Directions => Arrange everything from the line containing "Of the available items" down to the end of the listing as a Markdown table with the columns Row and Line, leaving out blank lines.

Stored rows =>

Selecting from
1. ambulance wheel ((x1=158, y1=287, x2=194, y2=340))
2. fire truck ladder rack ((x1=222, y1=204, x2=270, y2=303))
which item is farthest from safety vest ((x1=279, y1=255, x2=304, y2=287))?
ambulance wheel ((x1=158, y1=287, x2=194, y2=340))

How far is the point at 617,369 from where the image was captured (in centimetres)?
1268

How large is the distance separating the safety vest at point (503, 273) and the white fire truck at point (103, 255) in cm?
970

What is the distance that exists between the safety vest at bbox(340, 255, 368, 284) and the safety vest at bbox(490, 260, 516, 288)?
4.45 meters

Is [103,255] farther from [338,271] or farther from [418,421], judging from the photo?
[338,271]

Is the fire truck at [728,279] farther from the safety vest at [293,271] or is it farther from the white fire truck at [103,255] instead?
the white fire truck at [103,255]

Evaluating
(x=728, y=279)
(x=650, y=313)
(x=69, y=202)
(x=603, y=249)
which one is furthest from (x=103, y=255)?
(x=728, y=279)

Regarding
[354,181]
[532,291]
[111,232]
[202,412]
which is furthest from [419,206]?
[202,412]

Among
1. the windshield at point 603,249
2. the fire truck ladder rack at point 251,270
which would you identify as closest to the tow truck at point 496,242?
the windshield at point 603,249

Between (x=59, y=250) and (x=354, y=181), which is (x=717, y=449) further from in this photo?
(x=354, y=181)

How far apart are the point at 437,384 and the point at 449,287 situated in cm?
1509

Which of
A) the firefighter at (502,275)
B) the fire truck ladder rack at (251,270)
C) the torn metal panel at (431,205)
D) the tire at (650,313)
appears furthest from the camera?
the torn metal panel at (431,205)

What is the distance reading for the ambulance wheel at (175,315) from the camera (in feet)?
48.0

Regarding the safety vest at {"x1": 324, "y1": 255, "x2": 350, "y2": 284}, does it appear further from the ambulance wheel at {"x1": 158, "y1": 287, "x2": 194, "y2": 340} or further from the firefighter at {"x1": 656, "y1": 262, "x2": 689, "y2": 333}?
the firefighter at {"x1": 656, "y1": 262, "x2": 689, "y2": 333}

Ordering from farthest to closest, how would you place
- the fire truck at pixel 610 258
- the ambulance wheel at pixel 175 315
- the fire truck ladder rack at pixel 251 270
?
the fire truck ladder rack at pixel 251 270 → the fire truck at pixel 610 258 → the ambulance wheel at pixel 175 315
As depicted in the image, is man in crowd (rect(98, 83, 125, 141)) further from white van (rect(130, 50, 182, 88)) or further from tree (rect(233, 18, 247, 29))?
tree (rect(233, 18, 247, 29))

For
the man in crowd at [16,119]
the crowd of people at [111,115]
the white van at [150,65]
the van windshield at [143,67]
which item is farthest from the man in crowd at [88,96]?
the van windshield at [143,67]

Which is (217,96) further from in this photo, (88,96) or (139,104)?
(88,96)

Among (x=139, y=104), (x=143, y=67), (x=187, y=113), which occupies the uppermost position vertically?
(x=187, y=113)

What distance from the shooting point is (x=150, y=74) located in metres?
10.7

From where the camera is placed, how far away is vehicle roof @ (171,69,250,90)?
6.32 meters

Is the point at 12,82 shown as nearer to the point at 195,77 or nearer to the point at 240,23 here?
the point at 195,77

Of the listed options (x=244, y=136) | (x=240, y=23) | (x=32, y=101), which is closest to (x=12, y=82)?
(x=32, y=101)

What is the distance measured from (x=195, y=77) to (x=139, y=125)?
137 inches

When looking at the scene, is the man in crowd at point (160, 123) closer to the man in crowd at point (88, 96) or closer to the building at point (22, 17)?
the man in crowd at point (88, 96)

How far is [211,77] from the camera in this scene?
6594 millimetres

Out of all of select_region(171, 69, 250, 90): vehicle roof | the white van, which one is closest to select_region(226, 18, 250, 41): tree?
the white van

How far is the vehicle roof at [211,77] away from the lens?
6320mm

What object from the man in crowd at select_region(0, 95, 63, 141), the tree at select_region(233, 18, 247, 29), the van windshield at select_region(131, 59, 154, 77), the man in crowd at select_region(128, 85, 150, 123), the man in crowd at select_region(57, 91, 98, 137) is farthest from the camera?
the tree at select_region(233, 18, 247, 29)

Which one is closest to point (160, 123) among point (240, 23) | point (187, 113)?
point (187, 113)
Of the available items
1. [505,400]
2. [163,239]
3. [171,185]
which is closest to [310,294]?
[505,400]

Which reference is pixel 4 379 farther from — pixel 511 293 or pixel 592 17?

Written response =>
| Row | Line |
|---|---|
| 1 | Of the available items |
| 2 | 1. [505,400] |
| 3 | 2. [163,239] |
| 4 | 3. [171,185] |
| 5 | which is closest to [310,294]? |
| 6 | [505,400] |
| 7 | Which reference is pixel 4 379 farther from — pixel 511 293 or pixel 592 17? |